==== RECORDS FOR PROCESSING ====

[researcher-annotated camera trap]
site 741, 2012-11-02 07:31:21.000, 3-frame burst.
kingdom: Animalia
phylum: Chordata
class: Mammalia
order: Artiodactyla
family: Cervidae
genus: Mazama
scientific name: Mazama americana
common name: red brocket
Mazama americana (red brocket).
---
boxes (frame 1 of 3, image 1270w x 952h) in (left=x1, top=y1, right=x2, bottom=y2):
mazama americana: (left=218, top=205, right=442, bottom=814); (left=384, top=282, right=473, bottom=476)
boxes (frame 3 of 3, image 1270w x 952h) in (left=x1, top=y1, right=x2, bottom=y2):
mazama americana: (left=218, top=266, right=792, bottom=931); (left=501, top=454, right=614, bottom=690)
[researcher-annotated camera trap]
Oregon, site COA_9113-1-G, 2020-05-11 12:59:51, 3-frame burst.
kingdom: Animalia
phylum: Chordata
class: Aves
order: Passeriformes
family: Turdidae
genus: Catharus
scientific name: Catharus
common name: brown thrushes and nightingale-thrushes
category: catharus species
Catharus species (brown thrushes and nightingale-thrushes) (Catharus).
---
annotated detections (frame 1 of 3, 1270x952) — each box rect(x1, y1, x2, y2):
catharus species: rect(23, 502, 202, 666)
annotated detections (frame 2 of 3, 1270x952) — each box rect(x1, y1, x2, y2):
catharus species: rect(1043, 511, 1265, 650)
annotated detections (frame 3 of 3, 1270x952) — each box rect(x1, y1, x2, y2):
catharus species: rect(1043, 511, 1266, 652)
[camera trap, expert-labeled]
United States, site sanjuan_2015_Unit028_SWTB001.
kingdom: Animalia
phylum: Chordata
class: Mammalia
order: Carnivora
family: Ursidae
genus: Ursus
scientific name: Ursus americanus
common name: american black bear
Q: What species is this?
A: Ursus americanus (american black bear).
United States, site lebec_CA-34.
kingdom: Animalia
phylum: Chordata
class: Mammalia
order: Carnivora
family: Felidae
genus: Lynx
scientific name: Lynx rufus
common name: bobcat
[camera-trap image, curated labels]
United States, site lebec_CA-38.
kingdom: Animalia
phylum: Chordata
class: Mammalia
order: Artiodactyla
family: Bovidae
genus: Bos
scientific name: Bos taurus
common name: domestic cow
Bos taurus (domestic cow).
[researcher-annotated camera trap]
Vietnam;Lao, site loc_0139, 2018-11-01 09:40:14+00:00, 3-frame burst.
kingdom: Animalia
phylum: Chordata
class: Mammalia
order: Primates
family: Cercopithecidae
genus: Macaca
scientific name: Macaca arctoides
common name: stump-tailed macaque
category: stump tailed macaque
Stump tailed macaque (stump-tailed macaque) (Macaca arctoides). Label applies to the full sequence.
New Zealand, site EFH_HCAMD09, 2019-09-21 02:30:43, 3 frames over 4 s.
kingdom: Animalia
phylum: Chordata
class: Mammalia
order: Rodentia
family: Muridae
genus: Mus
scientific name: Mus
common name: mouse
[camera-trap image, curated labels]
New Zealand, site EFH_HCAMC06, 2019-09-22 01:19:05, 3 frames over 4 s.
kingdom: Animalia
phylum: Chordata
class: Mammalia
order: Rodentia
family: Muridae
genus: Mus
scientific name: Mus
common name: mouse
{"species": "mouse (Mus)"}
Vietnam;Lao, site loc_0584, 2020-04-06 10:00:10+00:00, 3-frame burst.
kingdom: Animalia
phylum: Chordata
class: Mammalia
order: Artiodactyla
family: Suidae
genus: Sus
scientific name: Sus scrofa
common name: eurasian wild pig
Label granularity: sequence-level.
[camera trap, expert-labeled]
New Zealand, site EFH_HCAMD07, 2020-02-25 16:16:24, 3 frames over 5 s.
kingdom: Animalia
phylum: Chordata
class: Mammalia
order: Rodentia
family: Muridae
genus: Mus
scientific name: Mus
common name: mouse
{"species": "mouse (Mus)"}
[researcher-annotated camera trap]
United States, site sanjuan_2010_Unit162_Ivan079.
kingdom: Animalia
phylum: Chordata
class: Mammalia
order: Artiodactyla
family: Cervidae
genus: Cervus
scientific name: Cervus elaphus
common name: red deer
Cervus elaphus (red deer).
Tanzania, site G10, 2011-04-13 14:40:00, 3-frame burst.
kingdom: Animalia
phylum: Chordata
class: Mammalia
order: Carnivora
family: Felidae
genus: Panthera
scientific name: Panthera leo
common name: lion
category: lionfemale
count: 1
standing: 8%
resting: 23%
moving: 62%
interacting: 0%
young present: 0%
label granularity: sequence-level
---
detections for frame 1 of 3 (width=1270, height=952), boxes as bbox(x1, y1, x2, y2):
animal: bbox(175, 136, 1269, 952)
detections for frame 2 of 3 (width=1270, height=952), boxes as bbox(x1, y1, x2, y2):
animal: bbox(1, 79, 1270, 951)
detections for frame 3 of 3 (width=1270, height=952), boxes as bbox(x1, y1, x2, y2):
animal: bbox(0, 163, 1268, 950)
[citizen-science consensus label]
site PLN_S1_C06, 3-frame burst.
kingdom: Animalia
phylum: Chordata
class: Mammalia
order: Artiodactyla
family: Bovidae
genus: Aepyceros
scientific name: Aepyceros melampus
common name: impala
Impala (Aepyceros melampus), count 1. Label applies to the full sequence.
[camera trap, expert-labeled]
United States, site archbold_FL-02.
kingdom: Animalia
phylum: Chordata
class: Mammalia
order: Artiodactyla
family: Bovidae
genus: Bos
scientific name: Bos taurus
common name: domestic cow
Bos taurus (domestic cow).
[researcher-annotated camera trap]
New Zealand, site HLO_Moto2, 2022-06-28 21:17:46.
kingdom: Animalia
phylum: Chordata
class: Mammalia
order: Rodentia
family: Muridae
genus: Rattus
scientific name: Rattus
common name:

====

ACTIVITY
Each record above, from first to last, should be written out again exactly.

RESPONSE AREA
[researcher-annotated camera trap]
site 741, 2012-11-02 07:31:21.000, 3-frame burst.
kingdom: Animalia
phylum: Chordata
class: Mammalia
order: Artiodactyla
family: Cervidae
genus: Mazama
scientific name: Mazama americana
common name: red brocket
Mazama americana (red brocket).
---
boxes (frame 1 of 3, image 1270w x 952h) in (left=x1, top=y1, right=x2, bottom=y2):
mazama americana: (left=218, top=205, right=442, bottom=814); (left=384, top=282, right=473, bottom=476)
boxes (frame 3 of 3, image 1270w x 952h) in (left=x1, top=y1, right=x2, bottom=y2):
mazama americana: (left=218, top=266, right=792, bottom=931); (left=501, top=454, right=614, bottom=690)
[researcher-annotated camera trap]
Oregon, site COA_9113-1-G, 2020-05-11 12:59:51, 3-frame burst.
kingdom: Animalia
phylum: Chordata
class: Aves
order: Passeriformes
family: Turdidae
genus: Catharus
scientific name: Catharus
common name: brown thrushes and nightingale-thrushes
category: catharus species
Catharus species (brown thrushes and nightingale-thrushes) (Catharus).
---
annotated detections (frame 1 of 3, 1270x952) — each box rect(x1, y1, x2, y2):
catharus species: rect(23, 502, 202, 666)
annotated detections (frame 2 of 3, 1270x952) — each box rect(x1, y1, x2, y2):
catharus species: rect(1043, 511, 1265, 650)
annotated detections (frame 3 of 3, 1270x952) — each box rect(x1, y1, x2, y2):
catharus species: rect(1043, 511, 1266, 652)
[camera trap, expert-labeled]
United States, site sanjuan_2015_Unit028_SWTB001.
kingdom: Animalia
phylum: Chordata
class: Mammalia
order: Carnivora
family: Ursidae
genus: Ursus
scientific name: Ursus americanus
common name: american black bear
Q: What species is this?
A: Ursus americanus (american black bear).
United States, site lebec_CA-34.
kingdom: Animalia
phylum: Chordata
class: Mammalia
order: Carnivora
family: Felidae
genus: Lynx
scientific name: Lynx rufus
common name: bobcat
[camera-trap image, curated labels]
United States, site lebec_CA-38.
kingdom: Animalia
phylum: Chordata
class: Mammalia
order: Artiodactyla
family: Bovidae
genus: Bos
scientific name: Bos taurus
common name: domestic cow
Bos taurus (domestic cow).
[researcher-annotated camera trap]
Vietnam;Lao, site loc_0139, 2018-11-01 09:40:14+00:00, 3-frame burst.
kingdom: Animalia
phylum: Chordata
class: Mammalia
order: Primates
family: Cercopithecidae
genus: Macaca
scientific name: Macaca arctoides
common name: stump-tailed macaque
category: stump tailed macaque
Stump tailed macaque (stump-tailed macaque) (Macaca arctoides). Label applies to the full sequence.
New Zealand, site EFH_HCAMD09, 2019-09-21 02:30:43, 3 frames over 4 s.
kingdom: Animalia
phylum: Chordata
class: Mammalia
order: Rodentia
family: Muridae
genus: Mus
scientific name: Mus
common name: mouse
[camera-trap image, curated labels]
New Zealand, site EFH_HCAMC06, 2019-09-22 01:19:05, 3 frames over 4 s.
kingdom: Animalia
phylum: Chordata
class: Mammalia
order: Rodentia
family: Muridae
genus: Mus
scientific name: Mus
common name: mouse
{"species": "mouse (Mus)"}
Vietnam;Lao, site loc_0584, 2020-04-06 10:00:10+00:00, 3-frame burst.
kingdom: Animalia
phylum: Chordata
class: Mammalia
order: Artiodactyla
family: Suidae
genus: Sus
scientific name: Sus scrofa
common name: eurasian wild pig
Label granularity: sequence-level.
[camera trap, expert-labeled]
New Zealand, site EFH_HCAMD07, 2020-02-25 16:16:24, 3 frames over 5 s.
kingdom: Animalia
phylum: Chordata
class: Mammalia
order: Rodentia
family: Muridae
genus: Mus
scientific name: Mus
common name: mouse
{"species": "mouse (Mus)"}
[researcher-annotated camera trap]
United States, site sanjuan_2010_Unit162_Ivan079.
kingdom: Animalia
phylum: Chordata
class: Mammalia
order: Artiodactyla
family: Cervidae
genus: Cervus
scientific name: Cervus elaphus
common name: red deer
Cervus elaphus (red deer).
Tanzania, site G10, 2011-04-13 14:40:00, 3-frame burst.
kingdom: Animalia
phylum: Chordata
class: Mammalia
order: Carnivora
family: Felidae
genus: Panthera
scientific name: Panthera leo
common name: lion
category: lionfemale
count: 1
standing: 8%
resting: 23%
moving: 62%
interacting: 0%
young present: 0%
label granularity: sequence-level
---
detections for frame 1 of 3 (width=1270, height=952), boxes as bbox(x1, y1, x2, y2):
animal: bbox(175, 136, 1269, 952)
detections for frame 2 of 3 (width=1270, height=952), boxes as bbox(x1, y1, x2, y2):
animal: bbox(1, 79, 1270, 951)
detections for frame 3 of 3 (width=1270, height=952), boxes as bbox(x1, y1, x2, y2):
animal: bbox(0, 163, 1268, 950)
[citizen-science consensus label]
site PLN_S1_C06, 3-frame burst.
kingdom: Animalia
phylum: Chordata
class: Mammalia
order: Artiodactyla
family: Bovidae
genus: Aepyceros
scientific name: Aepyceros melampus
common name: impala
Impala (Aepyceros melampus), count 1. Label applies to the full sequence.
[camera trap, expert-labeled]
United States, site archbold_FL-02.
kingdom: Animalia
phylum: Chordata
class: Mammalia
order: Artiodactyla
family: Bovidae
genus: Bos
scientific name: Bos taurus
common name: domestic cow
Bos taurus (domestic cow).
[researcher-annotated camera trap]
New Zealand, site HLO_Moto2, 2022-06-28 21:17:46.
kingdom: Animalia
phylum: Chordata
class: Mammalia
order: Rodentia
family: Muridae
genus: Rattus
scientific name: Rattus
common name:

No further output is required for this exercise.